For example, if someone takes 4 minutes on a rate-time-distance question, the issue may not be that they “read too slowly” or need to rush. The issue may be that they have not mastered how to set up the rate formula, convert units, organize the variables, or recognize whether the question is really testing average speed, relative speed, unit conversion, or another rate-based concept.

Once those skills improve, the same question that took 4 minutes may take 90 seconds.

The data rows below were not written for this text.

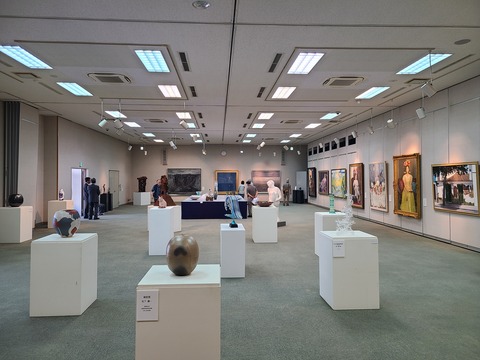 総合美術展1期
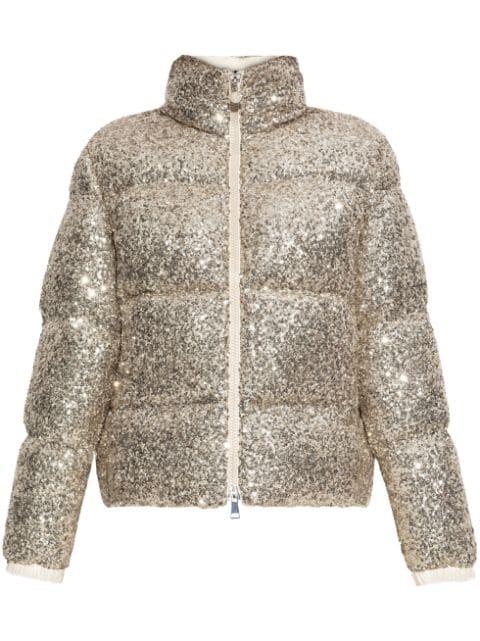 Anternes puffer jacket by MONCLER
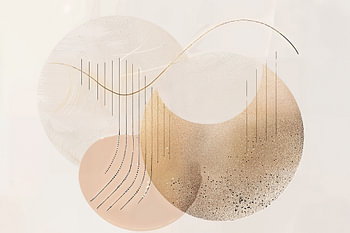 Bauhaus Japandi Abstract | Bauhaus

The same thing happens in Verbal. If a student keeps rereading a Critical Reasoning question, the problem is often not reading speed. It’s usually that the student has not clearly identified the conclusion, the evidence, the gap in the argument, or what the correct answer needs to do. So, the student burns time debating answer choices without a clear standard.

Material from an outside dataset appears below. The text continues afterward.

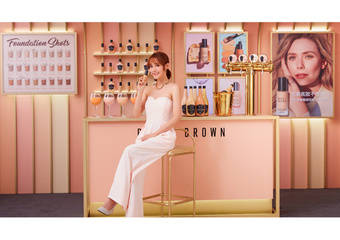 Bobbi Brown - 今夏最时尚拍摄场景 不打烊底妆BAR 专业彩妆╳造型团队 #完美底妆不打烊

That’s not really a pacing problem. That’s a skills problem.

To be clear, timing strategy matters. You need to know when to move on. You need to manage the section. You need to avoid letting 1 bad question wreck the next 5.

But many students try to fix timing too soon in their prep. They start doing timed sets before they’ve built enough mastery. They rush through questions they should be learning from. They treat every slow question as a speed issue instead of asking the better question:

Why was I slow?

Was I slow because I didn’t know the formula?

Because I didn’t recognize the question type?

Because I used an inefficient approach?

Because I got trapped by unnecessary information?

Because I didn’t understand the conclusion, assumption, or flaw?

Because I was trying to be perfect on a question I should have guessed on?

Those are all different problems. And each one requires a different fix.

The students who get genuinely faster are usually not just “moving faster.” They recognize more. They know what a question is testing. They know which paths are likely to work. They know which details matter. And they know when a question is becoming a bad investment.

So, if your timing is bad, I wouldn’t start by asking: “How do I speed up?” I would start by asking:

What skill gap is making me slow?

Fix that, and timing often improves naturally.